Grahame Grieve
Grahame Grieve

Reputation: 3586

Using Kentico CMS with pre-generated HTML

I have a huge amount of content that is in pre-generated static html pages. I am working with an organization that runs their web site using Kentico (11) on IIS. They wish to host the pregenerated HTML, but to have a consistent look and feel on the pre-generated pages.

Is there a way to includes tags etc inside the pre-generated html that gets kentico to process the content to give the standard look and feel for the website, without having to convert the content (potentially 100k+ pages) to normal kentico content (it just doesn't seem like a feasible approach, since the content is refreshed from the source regularly)

Upvotes: 0

Views: 142

Answers (1)

Mcbeev
Mcbeev

Reputation: 1529

There is definitely no out of the box way to that. I also agree it is not a great approach overall. However, if someone was very determined to make it work and if you really had to, custom programming could make that happen.

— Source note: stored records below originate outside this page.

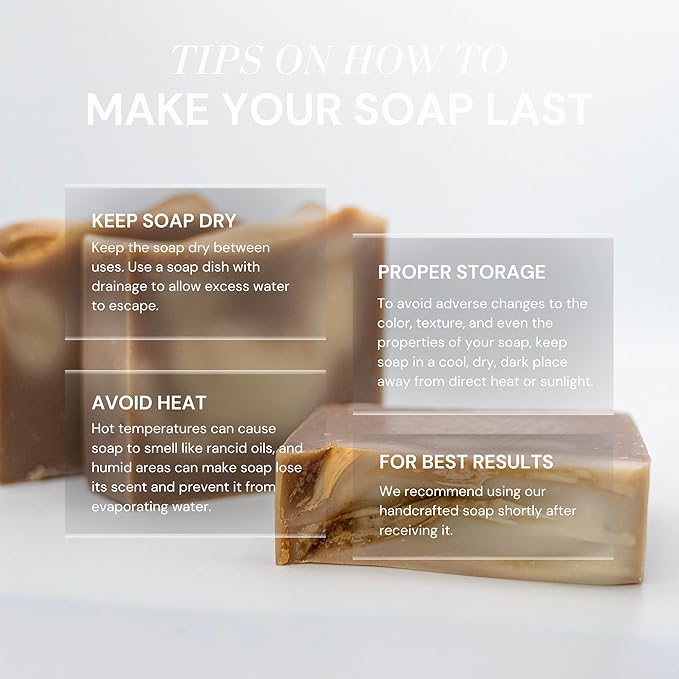 TIPS ON HOW TO
MAKE YOUR SOAP LAST

KEEP SOAP DRY
Keep the soap dry between uses. Use a soap dish with drainage to allow excess water to escape.

AVOID HEAT
Hot temperatures can cause soap to smell like rancid oils, and humid areas can make soap lose its scent and prevent it from evaporating water.

PROPER STORAGE
To avoid adverse changes to the color, texture, and even the properties of your soap, keep soap in a cool, dry, dark place away from direct heat or sunlight.

FOR BEST RESULTS
We recommend using our handcrafted soap shortly after receiving it.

You could create some custom logic and use the Kentico API (maybe in a scheduled task if the content is periodically refreshed). The custom code could possibly build out a content tree that is based on the folder structure of the files (if portal), or build out some routing logic (if mvc) to route requests. Those requests that match the ~/filename.html could then be intercepted by Kentico and your custom code, read the contents of that filename.html from disk, and use it as a datasource type of webpart (if portal engine) or a repository / model (if MVC), then use that info to populate the presentation layer of the response of the final html to the browser. That way you could wrap that pre-generated content in a master page with some level of control of what the header and footer look like (if portal engine) or a shared layout (if MVC).

Again, I don't recommend it. It might be very slow and tedious to attempt as well as have performance and scalability issues.

It could be a cleaner approach to somehow get that content into a SQL database and then use standard programming to deal with it in the Kentico layer / website.